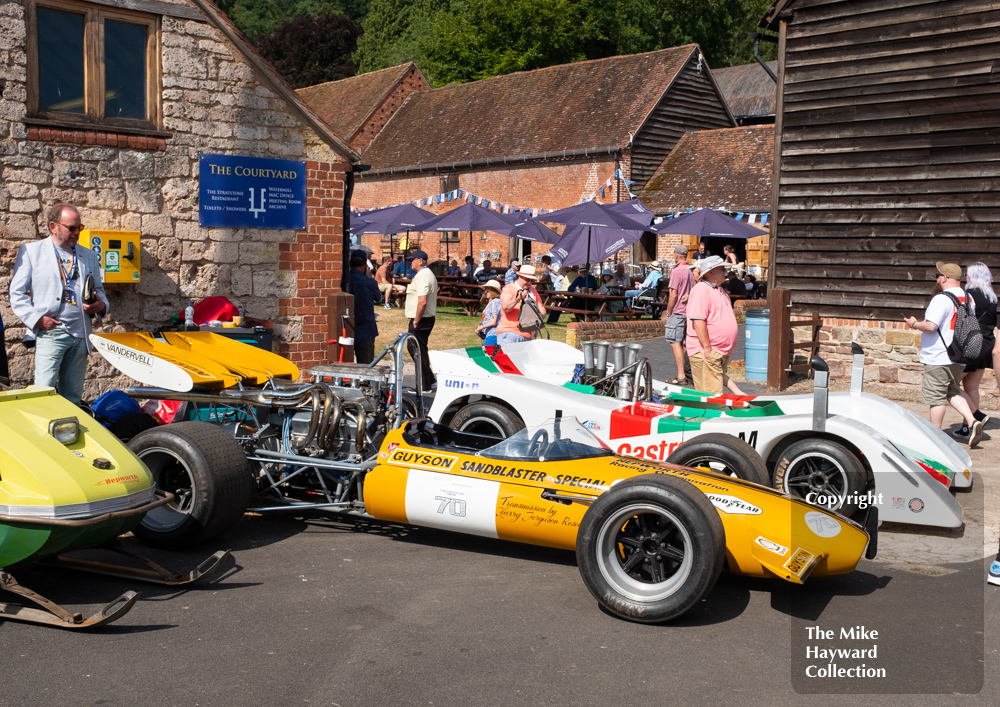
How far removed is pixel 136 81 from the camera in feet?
32.0

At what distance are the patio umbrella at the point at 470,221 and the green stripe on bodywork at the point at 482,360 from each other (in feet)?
49.6

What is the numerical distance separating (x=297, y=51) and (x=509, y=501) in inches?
2421

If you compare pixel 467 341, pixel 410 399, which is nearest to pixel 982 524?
pixel 410 399

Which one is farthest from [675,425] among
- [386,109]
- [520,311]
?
[386,109]

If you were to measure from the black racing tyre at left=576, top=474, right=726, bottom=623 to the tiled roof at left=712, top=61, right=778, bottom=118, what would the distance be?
1804 inches

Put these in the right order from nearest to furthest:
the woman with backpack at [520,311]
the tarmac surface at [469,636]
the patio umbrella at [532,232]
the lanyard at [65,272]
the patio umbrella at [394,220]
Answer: the tarmac surface at [469,636]
the lanyard at [65,272]
the woman with backpack at [520,311]
the patio umbrella at [532,232]
the patio umbrella at [394,220]

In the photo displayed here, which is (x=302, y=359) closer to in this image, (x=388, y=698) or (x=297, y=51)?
(x=388, y=698)

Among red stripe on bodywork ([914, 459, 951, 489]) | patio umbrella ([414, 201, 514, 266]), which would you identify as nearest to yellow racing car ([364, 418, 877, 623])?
red stripe on bodywork ([914, 459, 951, 489])

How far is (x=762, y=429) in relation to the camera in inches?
260

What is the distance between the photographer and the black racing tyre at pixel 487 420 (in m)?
6.96

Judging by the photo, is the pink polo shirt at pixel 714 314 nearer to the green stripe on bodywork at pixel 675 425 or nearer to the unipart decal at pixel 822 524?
the green stripe on bodywork at pixel 675 425

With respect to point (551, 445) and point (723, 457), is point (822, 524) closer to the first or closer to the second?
point (723, 457)

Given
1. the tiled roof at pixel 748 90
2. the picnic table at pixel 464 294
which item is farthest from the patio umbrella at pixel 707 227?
the tiled roof at pixel 748 90

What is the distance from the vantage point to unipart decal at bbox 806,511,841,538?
4895 millimetres
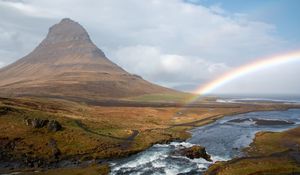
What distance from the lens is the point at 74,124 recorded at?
9869 cm

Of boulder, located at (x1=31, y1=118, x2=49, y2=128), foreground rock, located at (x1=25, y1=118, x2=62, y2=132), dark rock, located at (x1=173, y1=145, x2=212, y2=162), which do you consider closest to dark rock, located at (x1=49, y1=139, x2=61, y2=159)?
foreground rock, located at (x1=25, y1=118, x2=62, y2=132)

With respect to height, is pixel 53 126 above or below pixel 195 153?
above

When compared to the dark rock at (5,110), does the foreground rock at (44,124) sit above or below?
below

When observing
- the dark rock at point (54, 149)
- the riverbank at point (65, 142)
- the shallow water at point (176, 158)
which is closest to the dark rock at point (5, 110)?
the riverbank at point (65, 142)

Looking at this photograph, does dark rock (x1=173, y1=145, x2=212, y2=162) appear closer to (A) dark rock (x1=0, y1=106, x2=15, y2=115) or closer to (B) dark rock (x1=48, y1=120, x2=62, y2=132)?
(B) dark rock (x1=48, y1=120, x2=62, y2=132)

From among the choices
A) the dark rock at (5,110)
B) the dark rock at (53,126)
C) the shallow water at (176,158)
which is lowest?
the shallow water at (176,158)

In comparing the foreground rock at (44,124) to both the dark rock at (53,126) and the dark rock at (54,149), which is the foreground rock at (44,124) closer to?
the dark rock at (53,126)

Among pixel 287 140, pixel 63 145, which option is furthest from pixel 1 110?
pixel 287 140

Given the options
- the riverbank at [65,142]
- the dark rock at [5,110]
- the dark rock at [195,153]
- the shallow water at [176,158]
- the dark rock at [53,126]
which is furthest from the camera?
the dark rock at [5,110]

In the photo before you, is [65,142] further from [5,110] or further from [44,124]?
[5,110]

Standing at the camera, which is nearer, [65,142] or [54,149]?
[54,149]

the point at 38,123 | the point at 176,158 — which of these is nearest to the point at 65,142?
the point at 38,123

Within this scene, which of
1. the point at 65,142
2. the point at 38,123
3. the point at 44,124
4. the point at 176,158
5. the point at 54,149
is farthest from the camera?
the point at 44,124

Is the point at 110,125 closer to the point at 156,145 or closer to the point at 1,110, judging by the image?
the point at 156,145
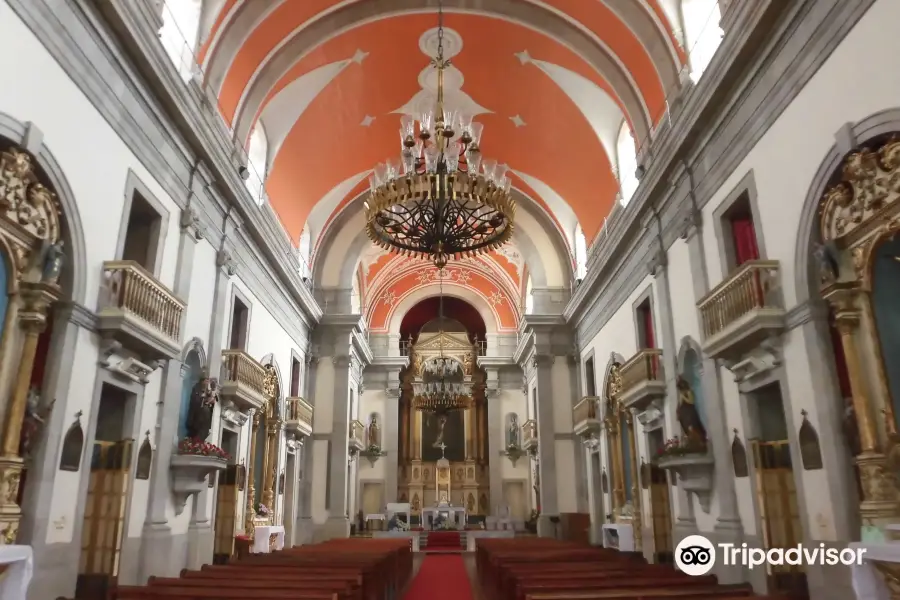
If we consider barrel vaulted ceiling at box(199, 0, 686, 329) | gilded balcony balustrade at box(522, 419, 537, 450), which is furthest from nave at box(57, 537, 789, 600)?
gilded balcony balustrade at box(522, 419, 537, 450)

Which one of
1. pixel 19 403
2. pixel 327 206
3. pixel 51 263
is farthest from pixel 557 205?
pixel 19 403

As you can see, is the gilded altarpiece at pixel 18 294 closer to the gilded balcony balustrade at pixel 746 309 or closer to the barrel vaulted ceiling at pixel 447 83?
the barrel vaulted ceiling at pixel 447 83

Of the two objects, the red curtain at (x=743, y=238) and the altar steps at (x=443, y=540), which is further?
the altar steps at (x=443, y=540)

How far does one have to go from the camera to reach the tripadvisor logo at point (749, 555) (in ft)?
18.6

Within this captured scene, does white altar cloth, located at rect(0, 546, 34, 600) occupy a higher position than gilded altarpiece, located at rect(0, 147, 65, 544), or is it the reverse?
gilded altarpiece, located at rect(0, 147, 65, 544)

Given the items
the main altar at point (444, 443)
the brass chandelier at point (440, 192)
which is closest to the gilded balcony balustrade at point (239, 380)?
the brass chandelier at point (440, 192)

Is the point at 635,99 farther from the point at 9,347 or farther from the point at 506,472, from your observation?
the point at 506,472

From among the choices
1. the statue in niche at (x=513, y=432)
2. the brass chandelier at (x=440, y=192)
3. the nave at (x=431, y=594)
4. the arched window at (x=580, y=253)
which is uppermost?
the arched window at (x=580, y=253)

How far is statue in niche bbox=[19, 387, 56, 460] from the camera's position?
5523mm

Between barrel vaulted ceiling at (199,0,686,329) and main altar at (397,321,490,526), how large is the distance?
842cm

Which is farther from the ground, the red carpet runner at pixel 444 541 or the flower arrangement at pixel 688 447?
the flower arrangement at pixel 688 447

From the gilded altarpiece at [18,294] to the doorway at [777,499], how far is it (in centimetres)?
701

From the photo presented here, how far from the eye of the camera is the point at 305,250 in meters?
15.9

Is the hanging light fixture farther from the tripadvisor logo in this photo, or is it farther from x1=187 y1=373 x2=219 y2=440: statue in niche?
the tripadvisor logo
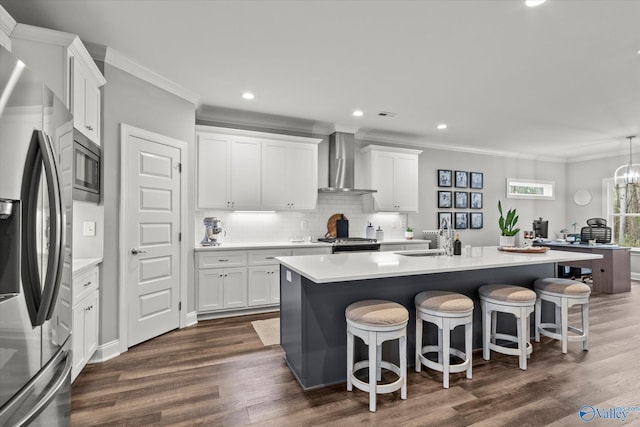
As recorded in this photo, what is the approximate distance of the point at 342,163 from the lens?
17.1 ft

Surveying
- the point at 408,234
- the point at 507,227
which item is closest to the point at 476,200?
the point at 408,234

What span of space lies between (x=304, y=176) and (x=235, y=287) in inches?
72.4

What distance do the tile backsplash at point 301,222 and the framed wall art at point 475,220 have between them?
5.37 ft

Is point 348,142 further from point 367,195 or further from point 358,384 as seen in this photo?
point 358,384

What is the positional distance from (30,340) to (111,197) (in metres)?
2.06

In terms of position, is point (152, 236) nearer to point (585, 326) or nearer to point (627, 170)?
point (585, 326)

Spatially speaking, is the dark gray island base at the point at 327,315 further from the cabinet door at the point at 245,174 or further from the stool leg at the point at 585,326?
the cabinet door at the point at 245,174

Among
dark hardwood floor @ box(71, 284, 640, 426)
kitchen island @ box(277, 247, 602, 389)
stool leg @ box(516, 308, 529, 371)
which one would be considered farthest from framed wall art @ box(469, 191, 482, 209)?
stool leg @ box(516, 308, 529, 371)

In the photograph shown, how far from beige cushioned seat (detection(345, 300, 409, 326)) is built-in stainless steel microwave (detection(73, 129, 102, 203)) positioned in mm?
2173

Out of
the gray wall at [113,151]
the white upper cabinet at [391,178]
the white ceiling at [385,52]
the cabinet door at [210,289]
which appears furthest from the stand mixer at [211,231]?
the white upper cabinet at [391,178]

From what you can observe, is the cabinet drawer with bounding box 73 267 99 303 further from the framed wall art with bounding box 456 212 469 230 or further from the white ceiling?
the framed wall art with bounding box 456 212 469 230

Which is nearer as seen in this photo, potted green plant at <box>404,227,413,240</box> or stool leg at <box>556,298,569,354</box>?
stool leg at <box>556,298,569,354</box>

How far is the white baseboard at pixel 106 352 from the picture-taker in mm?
2852

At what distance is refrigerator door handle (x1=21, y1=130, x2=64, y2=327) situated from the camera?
117 cm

■ ■ ■ ■ ■ ■ ■

* [Task statement]: Please quote exactly the lines from the one containing "Spatially speaking, is" through the last line of the records above, both included, and nothing else.

* [Response to this task]:
Spatially speaking, is the dark gray island base at the point at 327,315 further from the cabinet door at the point at 245,174 or further from the stool leg at the point at 585,326?
the cabinet door at the point at 245,174

Among
dark hardwood floor @ box(71, 284, 640, 426)
kitchen island @ box(277, 247, 602, 389)
stool leg @ box(516, 308, 529, 371)
which one would be considered farthest from framed wall art @ box(469, 191, 482, 209)?
stool leg @ box(516, 308, 529, 371)

In the photograph shown, how far from beige cushioned seat (detection(345, 300, 409, 326)) is built-in stainless steel microwave (detection(73, 129, 102, 203)) positioned in mm?
2173

Out of
the gray wall at [113,151]
the white upper cabinet at [391,178]
the white ceiling at [385,52]
the cabinet door at [210,289]
which appears furthest from the stand mixer at [211,231]?
the white upper cabinet at [391,178]

From what you can observe, is the cabinet drawer with bounding box 73 267 99 303 further from the framed wall art with bounding box 456 212 469 230 or further from the white ceiling?
the framed wall art with bounding box 456 212 469 230

Which is nearer as seen in this photo, potted green plant at <box>404,227,413,240</box> or stool leg at <box>556,298,569,354</box>?
stool leg at <box>556,298,569,354</box>

How far is the white baseboard at pixel 106 352 from the picture-taker in mm?
2852

At what distance is refrigerator door handle (x1=21, y1=130, x2=64, y2=327) situated from the camera?
117 cm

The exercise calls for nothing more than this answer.